Limited amounts of material may be reproduced for the purposes of criticism, review or quotation.
- usage must be the minimum required to make the point
- the source must be attributed
- useage must be fair to the rights holders - use should not prejudice the rightsholder's ability to profit from the work
- applies to all media, not just text (would be difficult to argue use whole photo is "fair" to rights holders)
The Society of Authors advises that there is no need to seek permission to use "short extracts" provided that these are used specifically in the context of "criticism or review" and not just to embellish the text. The material should have been published, usage should be restricted to the mimimum required for the critique or review, and the source must be acknowledged.
Guidance from the Society of Authors suggests that quotes from prose (fiction or non-fiction):
- should not exceed 400 words
- or a total of 800 words in a series of extracts, none exceeding 300 words.
quotes from poetry:
- should be no more than 40 lines from a poem, providing that this does not exceed a quarter of the poem.
Poetry does not include song lyrics, which are not covered by fair dealing.
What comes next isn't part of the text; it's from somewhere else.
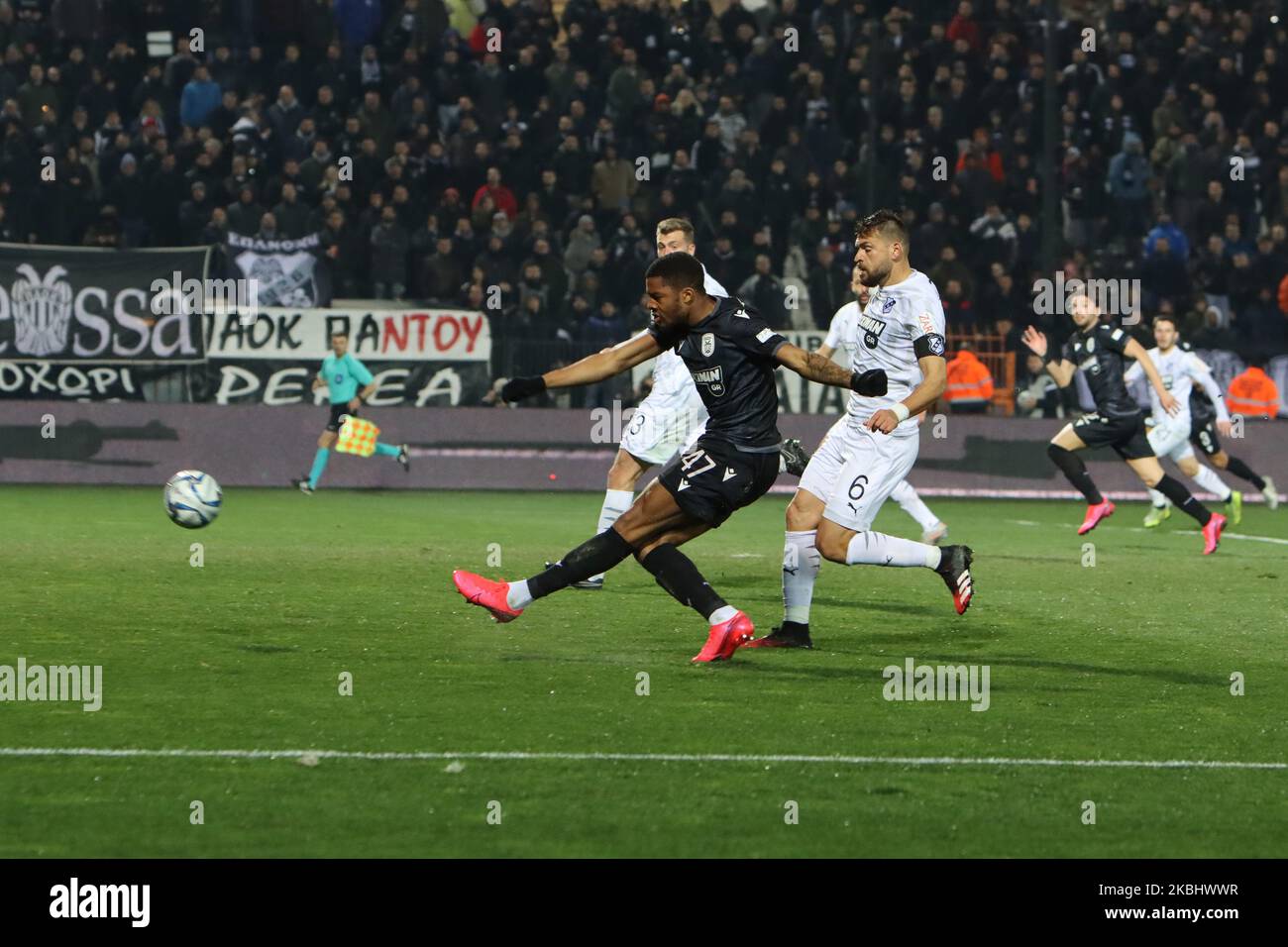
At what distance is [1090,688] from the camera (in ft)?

Points to consider when deciding whether an extract from any work you plan to use is likely to fall within the provision of fair dealing are:
- the length and importance of the extract
- the amount quoted in relation to your commentary
- the extent to which your work competes with the work quoted.
These provisions cover works which are currently in copyright. These limits do not apply to anything that is out of copyright.
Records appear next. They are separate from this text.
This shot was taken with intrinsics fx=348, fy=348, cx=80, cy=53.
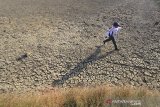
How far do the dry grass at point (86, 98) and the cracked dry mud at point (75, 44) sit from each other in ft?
4.19

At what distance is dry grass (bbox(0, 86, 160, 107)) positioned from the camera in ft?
32.3

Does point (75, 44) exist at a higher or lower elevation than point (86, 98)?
higher

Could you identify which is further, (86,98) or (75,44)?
(75,44)

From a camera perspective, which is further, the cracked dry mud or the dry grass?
the cracked dry mud

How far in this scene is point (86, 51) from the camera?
14.1 m

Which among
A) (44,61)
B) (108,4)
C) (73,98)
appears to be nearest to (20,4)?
(108,4)

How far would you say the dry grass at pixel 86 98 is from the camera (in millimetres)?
9836

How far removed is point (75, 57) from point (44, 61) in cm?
123

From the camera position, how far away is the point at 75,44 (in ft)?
48.0

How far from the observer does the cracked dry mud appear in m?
12.5

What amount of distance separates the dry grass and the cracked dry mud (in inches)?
50.3

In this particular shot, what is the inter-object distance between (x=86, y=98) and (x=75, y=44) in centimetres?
481

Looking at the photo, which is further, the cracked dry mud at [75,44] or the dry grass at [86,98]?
the cracked dry mud at [75,44]

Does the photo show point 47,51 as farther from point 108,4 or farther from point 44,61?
point 108,4
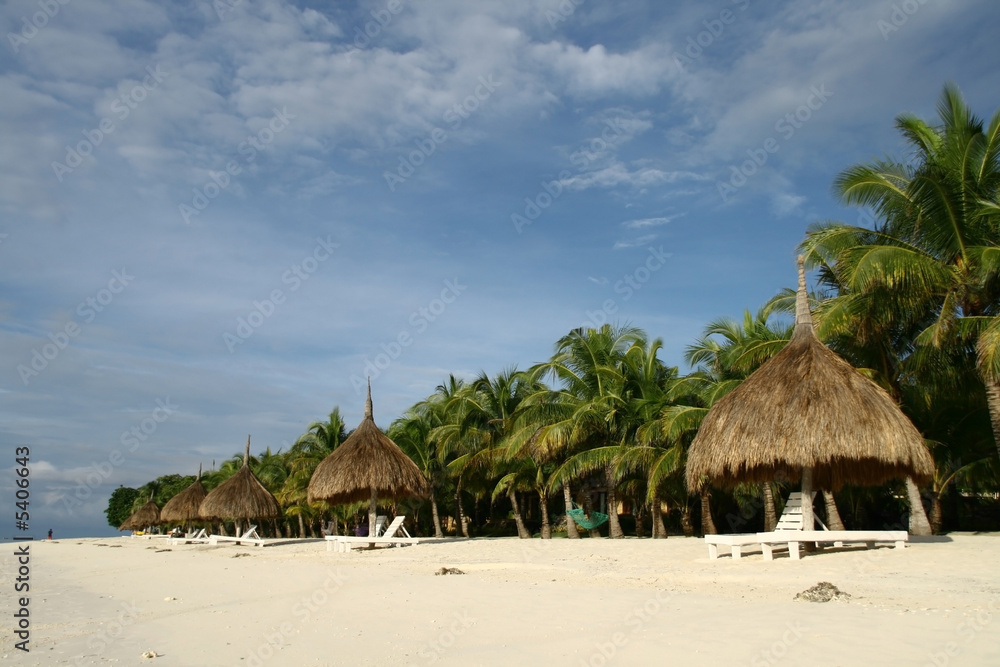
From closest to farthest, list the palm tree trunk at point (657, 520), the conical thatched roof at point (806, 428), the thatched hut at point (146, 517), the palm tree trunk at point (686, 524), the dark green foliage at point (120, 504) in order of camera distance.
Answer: the conical thatched roof at point (806, 428), the palm tree trunk at point (657, 520), the palm tree trunk at point (686, 524), the thatched hut at point (146, 517), the dark green foliage at point (120, 504)

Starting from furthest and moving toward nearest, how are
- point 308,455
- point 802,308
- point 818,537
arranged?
point 308,455 < point 802,308 < point 818,537

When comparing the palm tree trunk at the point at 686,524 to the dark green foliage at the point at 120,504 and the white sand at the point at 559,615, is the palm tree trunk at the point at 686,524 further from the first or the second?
the dark green foliage at the point at 120,504

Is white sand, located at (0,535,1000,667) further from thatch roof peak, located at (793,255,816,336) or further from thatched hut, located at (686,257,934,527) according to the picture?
thatch roof peak, located at (793,255,816,336)

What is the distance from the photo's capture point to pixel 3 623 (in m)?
7.69

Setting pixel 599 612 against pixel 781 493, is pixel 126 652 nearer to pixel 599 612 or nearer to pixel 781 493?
pixel 599 612

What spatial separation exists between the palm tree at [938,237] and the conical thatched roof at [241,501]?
1980cm

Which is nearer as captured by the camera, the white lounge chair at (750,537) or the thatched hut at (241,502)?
the white lounge chair at (750,537)

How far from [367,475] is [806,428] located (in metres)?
11.6

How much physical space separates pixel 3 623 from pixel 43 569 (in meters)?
11.9

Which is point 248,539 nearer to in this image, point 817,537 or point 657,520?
point 657,520

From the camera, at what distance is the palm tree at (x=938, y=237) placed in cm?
1173

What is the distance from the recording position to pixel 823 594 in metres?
6.57

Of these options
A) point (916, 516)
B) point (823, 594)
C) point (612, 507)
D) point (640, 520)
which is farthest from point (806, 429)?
point (640, 520)

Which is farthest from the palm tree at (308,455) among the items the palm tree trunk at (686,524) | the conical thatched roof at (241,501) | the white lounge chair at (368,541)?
the palm tree trunk at (686,524)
Limited amounts of material may be copied for the purposes of parody, caricature and pastiche. The useage must be fair to the rights holders and this exception cannot be overridden by contract.
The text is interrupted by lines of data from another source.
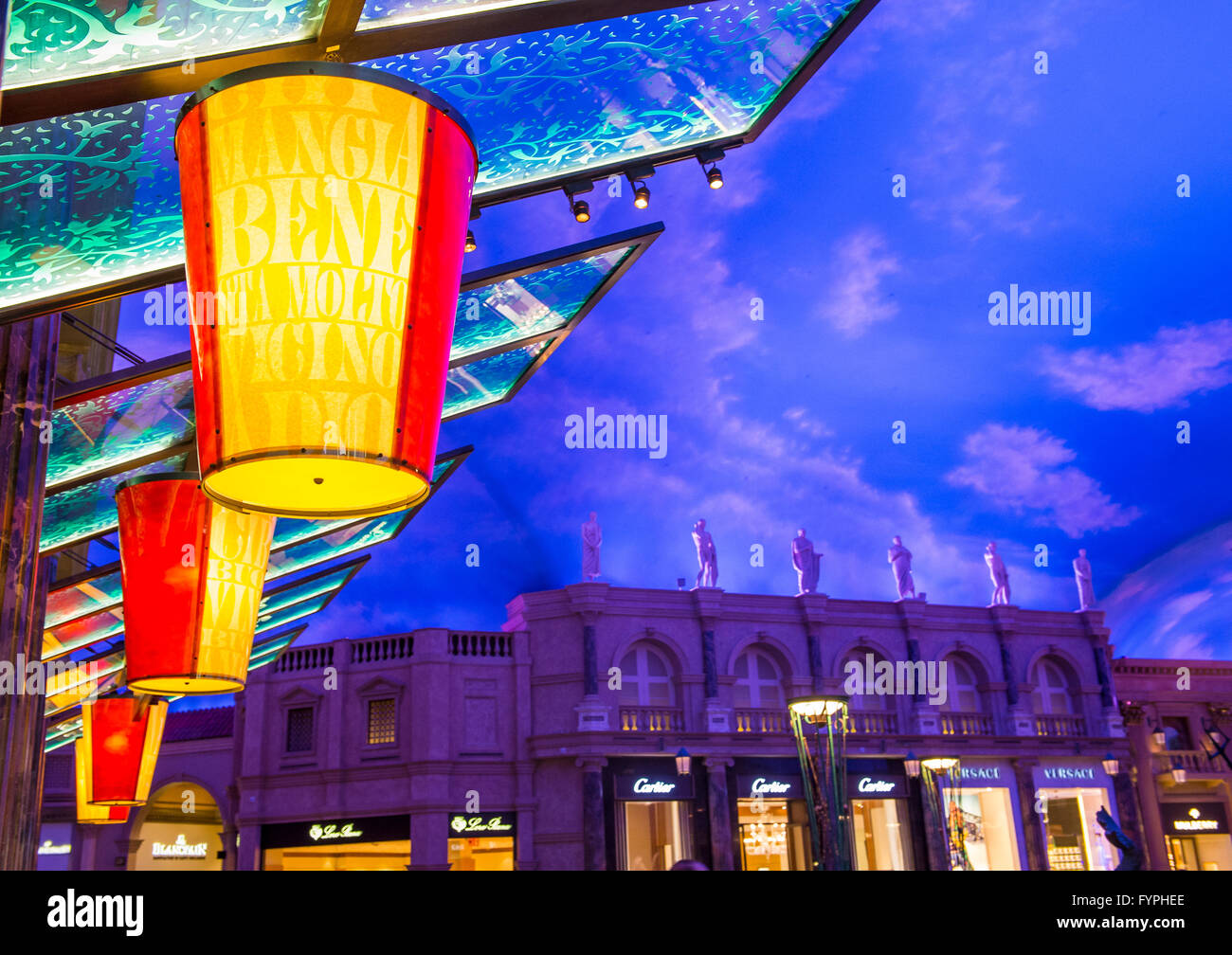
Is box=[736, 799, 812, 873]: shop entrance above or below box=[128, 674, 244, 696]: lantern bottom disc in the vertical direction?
below

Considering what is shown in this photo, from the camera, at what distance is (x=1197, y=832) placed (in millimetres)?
27031

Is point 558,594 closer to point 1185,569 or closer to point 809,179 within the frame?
point 809,179

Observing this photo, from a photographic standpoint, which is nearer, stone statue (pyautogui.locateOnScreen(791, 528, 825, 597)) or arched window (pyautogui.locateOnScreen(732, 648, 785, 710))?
arched window (pyautogui.locateOnScreen(732, 648, 785, 710))

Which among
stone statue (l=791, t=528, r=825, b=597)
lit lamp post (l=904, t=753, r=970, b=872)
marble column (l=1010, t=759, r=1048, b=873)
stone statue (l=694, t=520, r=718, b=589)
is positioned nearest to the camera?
lit lamp post (l=904, t=753, r=970, b=872)

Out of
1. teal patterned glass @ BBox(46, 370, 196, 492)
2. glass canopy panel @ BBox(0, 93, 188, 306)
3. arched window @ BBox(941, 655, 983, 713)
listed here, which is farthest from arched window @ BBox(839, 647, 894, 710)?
glass canopy panel @ BBox(0, 93, 188, 306)

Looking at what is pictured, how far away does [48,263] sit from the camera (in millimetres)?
4691

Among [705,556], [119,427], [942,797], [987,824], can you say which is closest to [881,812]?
[942,797]

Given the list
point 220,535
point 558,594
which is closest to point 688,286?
point 558,594

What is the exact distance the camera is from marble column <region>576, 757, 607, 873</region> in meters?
21.4

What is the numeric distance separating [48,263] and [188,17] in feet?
Answer: 6.28

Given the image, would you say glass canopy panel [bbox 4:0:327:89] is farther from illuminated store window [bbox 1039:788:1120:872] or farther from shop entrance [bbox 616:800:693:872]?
illuminated store window [bbox 1039:788:1120:872]

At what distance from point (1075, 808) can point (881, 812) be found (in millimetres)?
5689

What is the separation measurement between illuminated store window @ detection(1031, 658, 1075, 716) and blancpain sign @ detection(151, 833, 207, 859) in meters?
22.4

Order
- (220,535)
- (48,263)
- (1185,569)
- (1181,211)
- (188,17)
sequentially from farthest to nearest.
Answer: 1. (1185,569)
2. (1181,211)
3. (220,535)
4. (48,263)
5. (188,17)
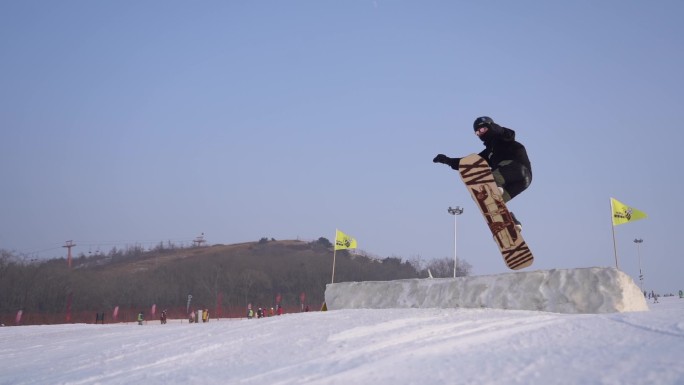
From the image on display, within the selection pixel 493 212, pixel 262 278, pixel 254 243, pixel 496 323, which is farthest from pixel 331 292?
pixel 254 243

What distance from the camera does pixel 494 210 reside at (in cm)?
853

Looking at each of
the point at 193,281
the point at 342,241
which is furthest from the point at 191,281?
the point at 342,241

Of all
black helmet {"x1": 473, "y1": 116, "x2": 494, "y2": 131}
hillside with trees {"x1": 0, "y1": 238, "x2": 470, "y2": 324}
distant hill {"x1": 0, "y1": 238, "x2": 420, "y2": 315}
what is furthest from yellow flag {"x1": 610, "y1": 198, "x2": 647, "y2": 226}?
distant hill {"x1": 0, "y1": 238, "x2": 420, "y2": 315}

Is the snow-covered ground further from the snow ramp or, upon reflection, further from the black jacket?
the black jacket

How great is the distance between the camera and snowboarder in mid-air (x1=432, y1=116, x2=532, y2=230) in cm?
779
Material can be copied for the purposes of text and data mining.
- complete copies can be made.
- must have lawful access to the material copied, e.g. open access material, or access by paid subscription
- the source must be attributed
- this exception cannot be overridden by any contracts
- Moral Rights
In addition to the protections afforded by Copyright Law, the author or creator of literary, musical, film or artistic works also benefit from moral rights in their work. These rights protect the reputation and integrity of the authors and their work. Moral rights include:
- The right to be identified as the author of the work when the work is published or performed
- The right to object to derogatory treatment of their work. This may include alteration, mutilation and having significant parts removed or added
- The right not to be falsely attributed with the work or to have a work falsely attributed to them. This right lasts for 20 years after the death of the author
Moral rights, which are normally of the same duration as the rights in copyright, cannot be bought or sold nor assigned to another party, for example a publisher may be the copyright holder in a work, however, the author will still retain the moral rights in that work, and these rights may be transferred to the owner’s estate when they die. In addition, moral rights are not granted automatically and must be asserted by the author.
Exemptions to the attribution of moral rights exist in the cases of copyright materials created by an employee in the course of their work. The employer retains the moral rights unless they choose to allow the employee to claim them.
Moral rights cannot be claimed in respect of computer programmes and computer generated work, similarly, reference works such as encyclopaedias and dictionaries which are normally compiled by groups of authors, are also exempt.
With regard to privately commissioned photographs, where copyright is normally held by the photographer, the moral rights in commissioned photographs rest with the subject(s) of the photograph. This is important as the photographer must first seek the permission of the subject(s) before publicising or exhibiting the photograph.